Eski eşini öldüren sanığa verilen ağırlaştırılmış müebbet hapis cezası onandı, karar oy birliği ile alındı ve Yargıtay’a temyiz yolu açık bırakıldı.
Kayseri’nin Melikgazi ilçesinde boşandığı Nuran Koçer’i (40) öldürdüğü gerekçesiyle yargılandığı davada ağırlaştırılmış ömür boyu hapse çarptırılan Şükrü Efe’nin (40) cezası, Kayseri Bölge Adliye Mahkemesi’nce onandı.
Şükrü Efe, geçen yıl 3 Mart’ta Kocatepe Mahallesi’nde oturan eski eşi Nuran Koçer’in evine gitti. Burada taraflar, arasında tartışma çıktı. Çıkan kavgada Şükrü Efe, 3 çocuğunun annesi Nuran Koçer’i tabancayla vurarak öldürdü. Olayın ardından kaçan Efe, Asayiş Şube Müdürlüğü’ne 200 metre uzaklıktaki evde yakalanarak, gözaltına alındı. İşlemleri sonrası adliyeye sevk edilen Efe, çıkarıldığı mahkemece tutuklandı.
Şükrü Efe hakkında ‘eşi kasten öldürme’ suçundan ağırlaştırılmış ömür boyu hapis cezası istemiyle dava açıldı. Kayseri 3’üncü Ağır Ceza Mahkemesi’nde geçen yıl 16 Aralık’ta görülen davanın 4’üncü duruşmasında, sanık Efe, eşini öldürmek istemediğini öne sürerek “Olayı tasarlamadım. Savcılık şikayetini geri çekmesi için konuşmaya gitmiştim. Bana hakaret ettikten sonra bu olay gerçekleşti. Yavrularım için mücadele veriyorum. Lütfen çocuklarım yalan söylemesin. Askerlik yapmış bir insanım. Eğer olayı tasarlamış olsaydım; ayağına doğru sıkmazdım. Şarjörüm doluydu. Tasarlamanın ne olduğunu burada öğrendim. Bizim yuvamızı yıktılar. Allah da onların yuvasını yıksın. Acımın tarifini kimse bilemez. Keşke böyle bitmeseydi. Pişmanım” dedi.
Heyet, yargılama sonunda Efe’yi, ‘tasarlayarak kasten öldürme’ suçundan ağırlaştırılmış ömür boyu hapis cezasına çarptırdı. Heyet, sanık hakkında ‘tahrik’ ve ‘iyi hal’ indirimi uygulamadı.

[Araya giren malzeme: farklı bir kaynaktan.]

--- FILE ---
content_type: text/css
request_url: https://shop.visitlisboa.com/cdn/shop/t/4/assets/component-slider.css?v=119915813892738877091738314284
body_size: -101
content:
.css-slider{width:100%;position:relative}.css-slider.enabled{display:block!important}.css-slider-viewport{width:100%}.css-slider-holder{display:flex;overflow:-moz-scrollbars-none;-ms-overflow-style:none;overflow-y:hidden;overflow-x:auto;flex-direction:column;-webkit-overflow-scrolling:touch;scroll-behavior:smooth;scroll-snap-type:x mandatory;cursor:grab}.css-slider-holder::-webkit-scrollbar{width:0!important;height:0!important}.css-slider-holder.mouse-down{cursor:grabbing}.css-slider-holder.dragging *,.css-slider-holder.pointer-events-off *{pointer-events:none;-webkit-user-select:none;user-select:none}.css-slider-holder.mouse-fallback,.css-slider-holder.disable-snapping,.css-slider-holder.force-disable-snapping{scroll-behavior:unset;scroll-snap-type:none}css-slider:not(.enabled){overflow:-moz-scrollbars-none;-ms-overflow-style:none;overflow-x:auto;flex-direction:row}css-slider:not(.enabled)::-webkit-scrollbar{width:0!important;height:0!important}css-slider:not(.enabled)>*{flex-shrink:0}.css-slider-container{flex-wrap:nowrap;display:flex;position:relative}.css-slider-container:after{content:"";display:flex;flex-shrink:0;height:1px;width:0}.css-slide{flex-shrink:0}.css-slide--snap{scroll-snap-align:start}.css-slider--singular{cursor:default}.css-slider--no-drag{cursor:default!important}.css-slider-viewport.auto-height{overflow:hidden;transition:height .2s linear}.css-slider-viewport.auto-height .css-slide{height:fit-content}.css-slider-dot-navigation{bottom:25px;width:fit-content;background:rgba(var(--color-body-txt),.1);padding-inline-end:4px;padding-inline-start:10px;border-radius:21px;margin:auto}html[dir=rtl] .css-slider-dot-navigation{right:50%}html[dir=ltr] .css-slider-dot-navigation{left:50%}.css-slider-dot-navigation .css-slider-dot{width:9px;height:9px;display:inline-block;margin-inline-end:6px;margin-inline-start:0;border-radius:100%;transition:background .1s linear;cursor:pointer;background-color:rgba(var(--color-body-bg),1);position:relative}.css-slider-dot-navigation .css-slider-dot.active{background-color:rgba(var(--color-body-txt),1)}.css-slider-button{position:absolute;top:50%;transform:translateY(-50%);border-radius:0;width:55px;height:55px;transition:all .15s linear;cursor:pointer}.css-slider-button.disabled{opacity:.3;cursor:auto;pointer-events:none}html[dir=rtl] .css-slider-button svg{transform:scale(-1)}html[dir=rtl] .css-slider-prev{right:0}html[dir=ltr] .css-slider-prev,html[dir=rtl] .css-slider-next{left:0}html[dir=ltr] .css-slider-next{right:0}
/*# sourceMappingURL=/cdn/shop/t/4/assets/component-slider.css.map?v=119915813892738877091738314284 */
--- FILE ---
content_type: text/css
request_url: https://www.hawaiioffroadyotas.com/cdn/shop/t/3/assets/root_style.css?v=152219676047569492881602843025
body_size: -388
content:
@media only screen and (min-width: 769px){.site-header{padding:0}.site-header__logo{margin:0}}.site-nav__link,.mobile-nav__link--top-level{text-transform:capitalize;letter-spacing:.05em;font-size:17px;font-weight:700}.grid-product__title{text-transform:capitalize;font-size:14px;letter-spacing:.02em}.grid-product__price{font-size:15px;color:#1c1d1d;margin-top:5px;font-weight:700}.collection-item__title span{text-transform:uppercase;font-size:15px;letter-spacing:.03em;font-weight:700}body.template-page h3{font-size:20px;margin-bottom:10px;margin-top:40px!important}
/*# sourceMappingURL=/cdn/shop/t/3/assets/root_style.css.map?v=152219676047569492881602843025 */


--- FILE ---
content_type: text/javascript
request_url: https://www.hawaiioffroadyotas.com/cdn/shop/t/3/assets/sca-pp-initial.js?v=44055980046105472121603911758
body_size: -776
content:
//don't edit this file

KARAR OY BİRLİĞİ İLE ALINDI
Sanık avukatı, yerel mahkemenin kararına itiraz ederek, dosyayı Kayseri Bölge Adliye Mahkemesi’ne taşıdı Dosyanın geldiği 1’inci Ceza Dairesi yapılan inceleme sonrası, davayı karara bağladı. Ceza Dairesi’nce yerel mahkemenin verdiği kararda, usule ve esasa ilişkin herhangi bir hukuka aykırılığın bulunmadığı, delil ve işlemlerde herhangi bir eksikliğin olmadığı ve ispat bakımından değerlendirmenin yerinde olduğu belirtilerek, yapılan başvuruların esastan reddine karar verildi. Karar oy birliği ile alındı ve Yargıtay’a temyiz yolu açık bırakıldı.